The logo of French cosmetics group L'Oreal is seen on the company's building in Clichy, near Paris February 12, 2015. Picture taken with zooming effect. REUTERS/Christian Hartmann
PARIS - 19 December 2017: L‘Oreal is launching its first wholly plant-based hair dye as cosmetics companies look to win over customers who are becoming increasingly wary of chemical ingredients.
The French company, the world’s biggest maker of skincare and beauty products, said on Wednesday the new range based on ingredients such as henna would be aimed at professionals for use in salons across Europe from May 2018.
The organic cosmetics boom has been driven by rising numbers of younger consumers rejecting chemical-based products in favor of plant-based ones.
The natural and organic beauty market was worth around $11 billion worldwide in 2016, consultants Ernst & Young said, adding that it was likely to double by 2024.

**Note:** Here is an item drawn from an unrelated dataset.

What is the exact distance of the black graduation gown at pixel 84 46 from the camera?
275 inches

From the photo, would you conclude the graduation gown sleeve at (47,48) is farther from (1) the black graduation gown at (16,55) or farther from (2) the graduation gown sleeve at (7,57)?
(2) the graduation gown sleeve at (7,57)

L‘Oreal believes the natural beauty market already stands at 24 billion euros ($28.2 billion) and is growing at 12 percent a year, said Marion Brunet, manager of L‘Oreal Professional, one of the brands within the professional division that caters to salons.
“There’s very strong demand from women to move towards healthier formulas,” Brunet said, adding that a branch of cosmetics that used to be the preserve of more militant “green” consumers 15 to 20 years ago had spread across society.
The vegan range, called Botanea, is sourced from three plants found in India and is not available for mass market consumption yet, as the different shades need to be mixed to measure.
Revenue growth at L‘Oreal - founded almost 100 years ago by a chemist as a hair dye company - has benefited from a make-up boom in the age of “selfies” on social media, while its luxury brands such as Lancome are also doing well.
But its professional products division has lagged, however, with like-for-like sales growth down 0.3 percent in the nine months to September, while other areas including the smaller active cosmetics business, which caters to dermatological conditions, expanded.
L‘Oreal, which spent 3.3 percent of its 26 billion euros ($30.6 billion) in sales last year on research, rivals large groups such as Estee Lauder.
But small start-ups in skincare and beauty have acquired visibility and are reaching a greater audience through online sales and marketing in recent years.
L‘Oreal sold The Body Shop earlier this year to Brazil’s Natura Cosmeticos, after the label, one of the pioneers in the field of natural-based cosmetics, struggled against rising competition.